Vers 11 heures, les deux valets de M. Kumé entrèrent dans notre wagon : l’un, figure longue, osseuse, olivâtre, vêtu en bicycliste ; l’autre, pas plus haut qu’une botte, habillé d’un complet beige et le chapeau mou sur l’oreille. Ils portaient des paniers de provisions, de beaux paniers dont les compartimens renfermaient couteaux, cuillers, fourchettes, assiettes, gobelets, tout le luxe occidental. On en retira d’abord le déjeuner des Japonais et chacun des membres du Comité reçut une boîte en bois blanc, rectangulaire, qui contenait douze saucisses de riz enroulées dans des herbes marines.
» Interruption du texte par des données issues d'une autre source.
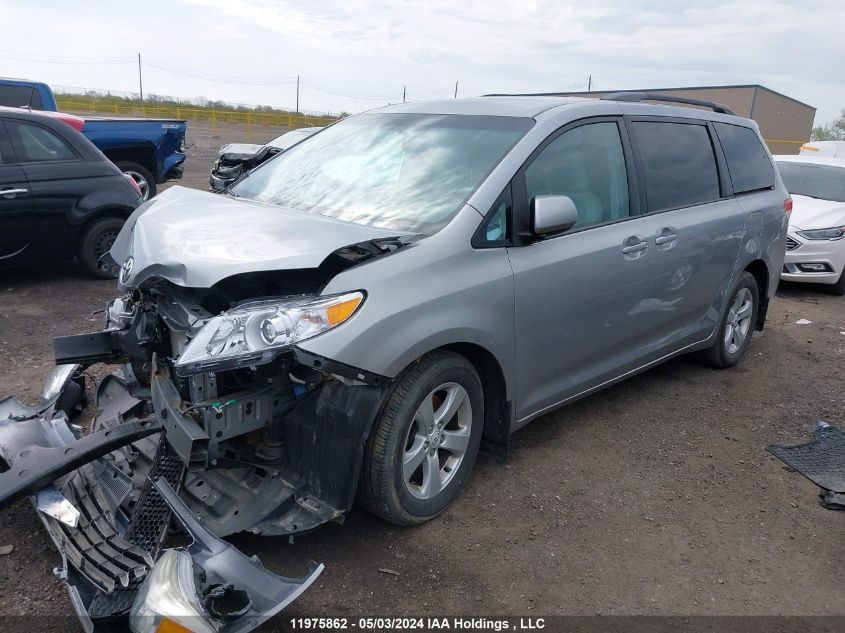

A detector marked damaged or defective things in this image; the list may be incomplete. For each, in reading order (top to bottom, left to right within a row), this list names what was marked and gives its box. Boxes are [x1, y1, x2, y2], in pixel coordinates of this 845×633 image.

crumpled hood [218, 142, 268, 160]
crumpled hood [110, 185, 408, 288]
detached front bumper [780, 231, 844, 282]
crumpled hood [788, 195, 844, 232]
broken headlight [175, 292, 362, 376]
damaged silver minivan [1, 91, 792, 628]
crushed front bumper [0, 368, 322, 628]
detached front bumper [0, 358, 324, 628]
broken headlight [129, 548, 218, 632]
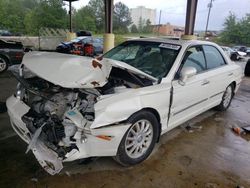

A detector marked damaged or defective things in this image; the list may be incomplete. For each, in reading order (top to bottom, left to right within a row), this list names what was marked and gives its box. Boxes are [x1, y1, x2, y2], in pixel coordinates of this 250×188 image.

damaged hood [22, 51, 156, 88]
wrecked white car [6, 38, 242, 175]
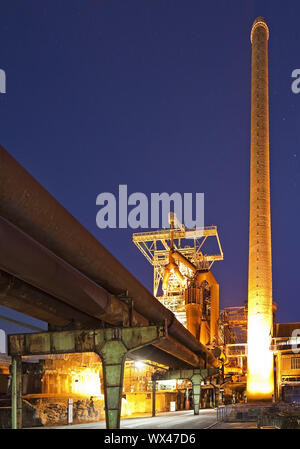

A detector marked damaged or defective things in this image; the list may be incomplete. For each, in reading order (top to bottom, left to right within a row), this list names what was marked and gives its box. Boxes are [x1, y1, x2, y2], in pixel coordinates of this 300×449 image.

rusty metal structure [0, 145, 220, 428]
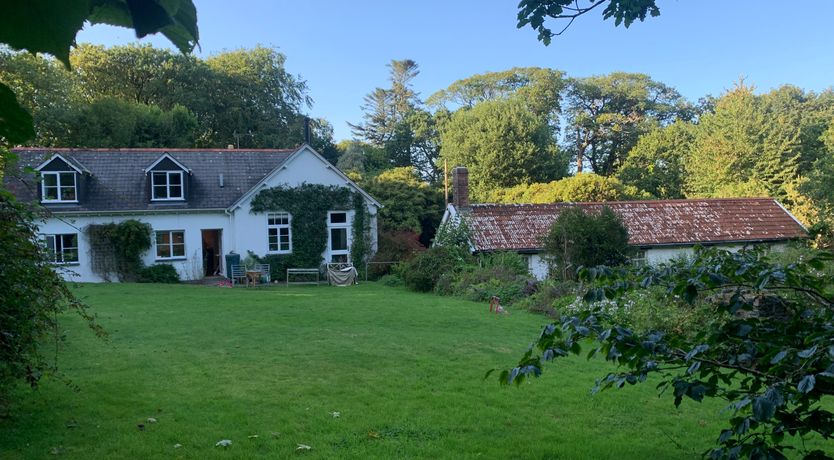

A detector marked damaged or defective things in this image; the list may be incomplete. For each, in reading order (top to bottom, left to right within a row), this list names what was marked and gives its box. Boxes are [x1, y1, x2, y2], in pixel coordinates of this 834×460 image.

rusty metal roof [458, 198, 804, 252]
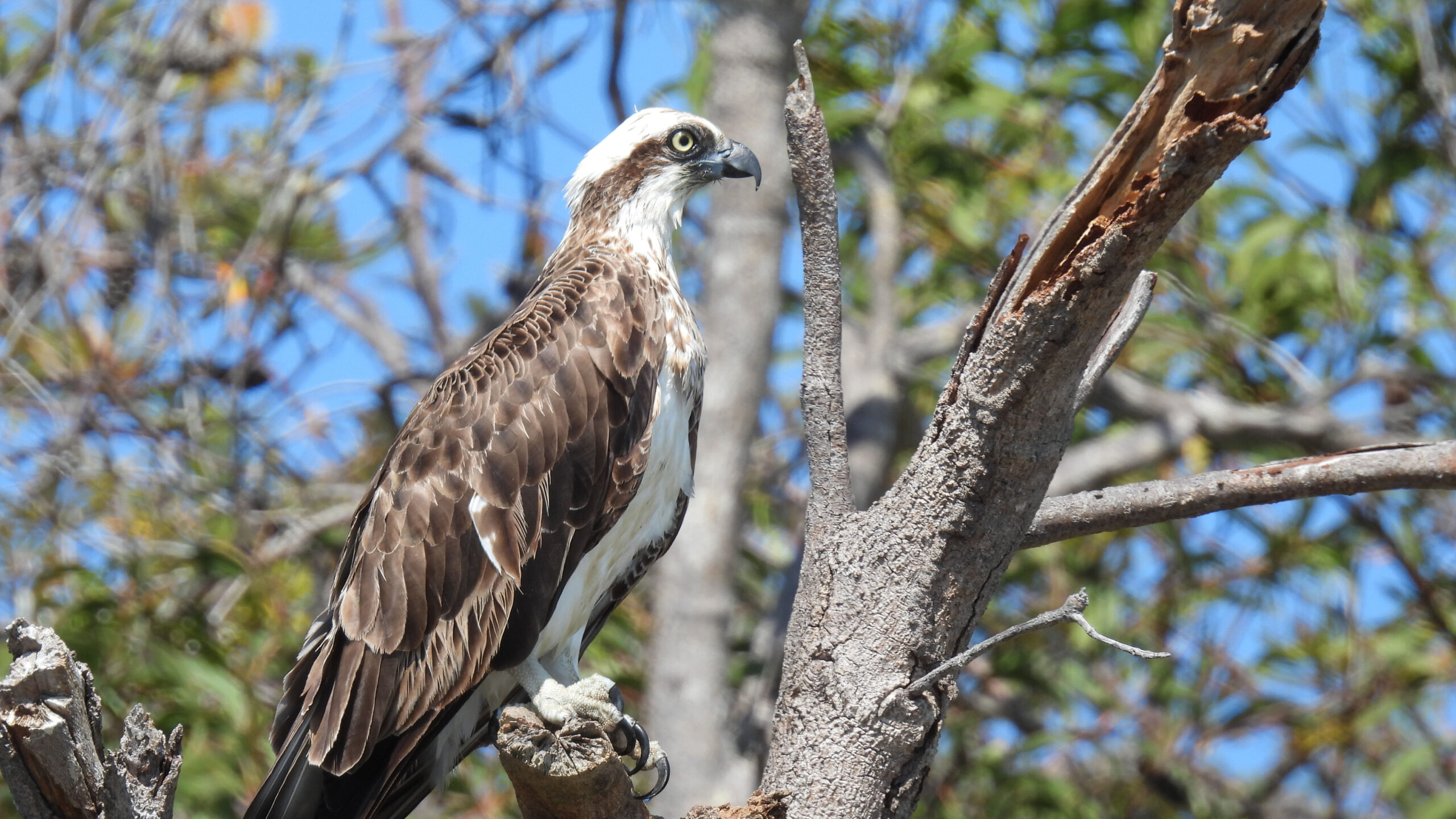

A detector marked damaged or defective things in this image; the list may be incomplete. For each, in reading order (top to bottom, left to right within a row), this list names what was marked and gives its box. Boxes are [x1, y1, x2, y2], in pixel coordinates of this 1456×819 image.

dry broken limb [769, 6, 1338, 819]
Ils avalèrent leurs douze saucisses, pendant que les valets nous beurraient des tartines et ouvraient les conserves. Quand les bouteilles furent débouchées, personne ne refusa de goûter au bordeaux ; plusieurs même acceptèrent un petit verre de cognac, mais, à peine l’eurent-ils vidé, leur visage congestionné se teignit d’un rouge de brique. M. Kumé me prévint que je ne referais pas de déjeuner semblable et s’excusa par avance des repas indigènes que ses amis m’infligeraient. Je lui répondis que j’aimais la nourriture japonaise, à quoi il me repartit qu’il préférait la cuisine européenne.
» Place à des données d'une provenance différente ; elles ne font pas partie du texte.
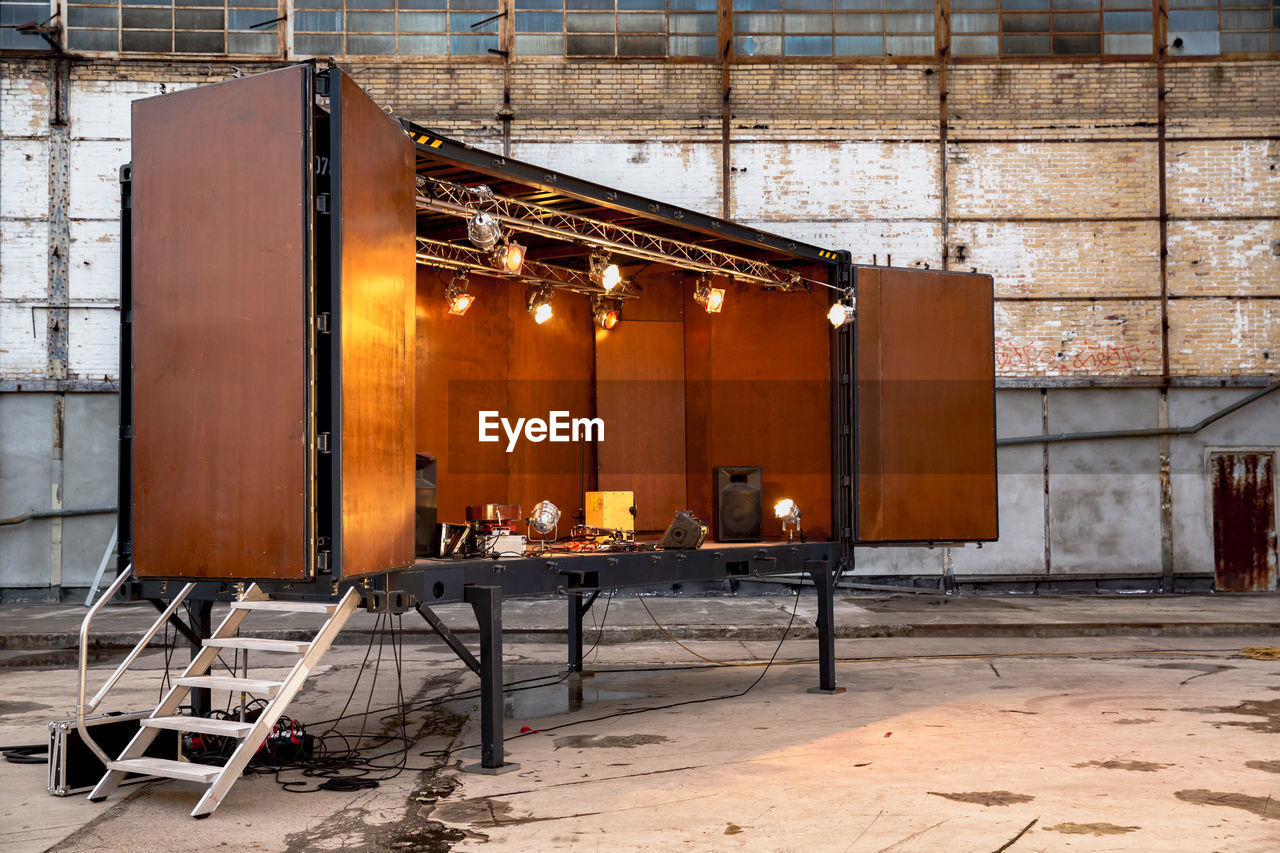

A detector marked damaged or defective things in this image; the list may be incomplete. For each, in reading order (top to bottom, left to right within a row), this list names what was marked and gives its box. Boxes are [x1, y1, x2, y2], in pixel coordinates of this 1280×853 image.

rusty metal panel [130, 64, 312, 571]
rusty metal panel [330, 69, 414, 573]
rusty metal panel [860, 266, 998, 540]
rusty metal door [1213, 450, 1274, 591]
rusty metal panel [1208, 450, 1280, 591]
cracked concrete ground [2, 601, 1280, 845]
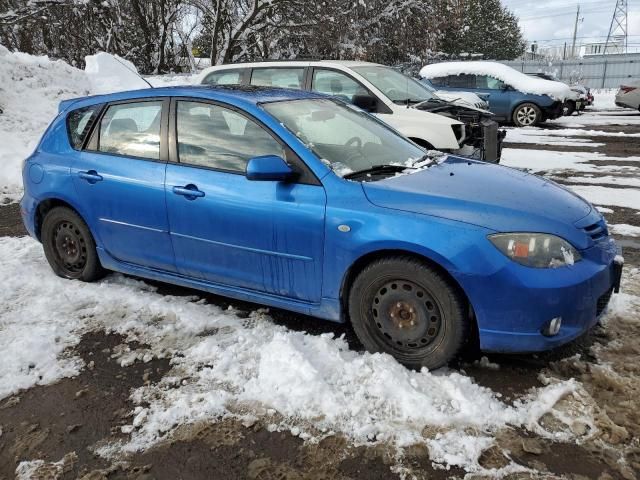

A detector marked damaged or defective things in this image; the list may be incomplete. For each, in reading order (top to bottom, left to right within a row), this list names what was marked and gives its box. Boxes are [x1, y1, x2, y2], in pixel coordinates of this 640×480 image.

damaged vehicle [22, 85, 624, 368]
damaged vehicle [199, 61, 504, 162]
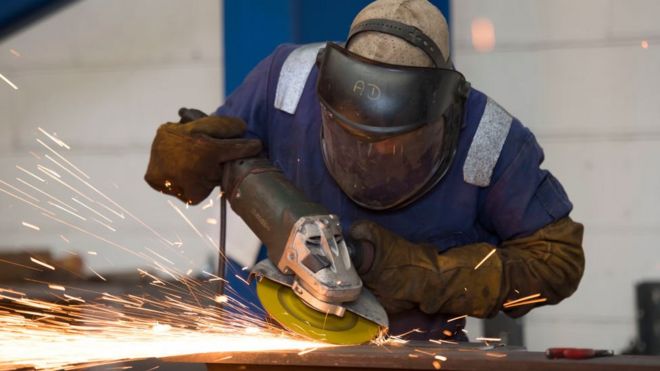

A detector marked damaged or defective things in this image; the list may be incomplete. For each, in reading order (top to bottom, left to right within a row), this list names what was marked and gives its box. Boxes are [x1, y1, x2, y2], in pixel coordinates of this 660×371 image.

rusty metal sheet [166, 342, 660, 371]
Nous approchions de Mayebaslii. Mikata me demanda tout à coup si j’avais mon passeport. Misère de moi ! Je l’avais oublié. Cette nouvelle arracha à mes compagnons des cascades de  ! gutturaux. Ils se regardèrent, hochèrent la tête et s’abîmèrent dans une pénible méditation. L’un d’eux cependant rompit le silence et parla longuement : « Qu’a-t-il dit ? » demandai-je à Mikata. — « Il a dit que c’était grave. » Je le savais et que la police japonaise ne plaisante pas sur cet article. Je me voyais déjà contraint de retourner à Tokyô. Adieu, ma campagne électorale ! Un second électeur prit la parole et la garda plus longtemps que le premier : « Eh bien ? » — « Eh bien ! fit Mikata, il a dit que c’était très grave. » Je compris que la consultation menaçait de s’éterniser et que, fidèles à leur tour d’esprit, les Japonais se préoccupaient moins de remédier à mon oubli que d’en dérouler toutes les conséquences. Je proposai d’envoyer un télégramme ; mais M. Kumé avait réfléchi et décidé qu’on avertirait le commissaire de police et qu’on dépêcherait à Tokyo un soshi qui rapporterait le précieux papier.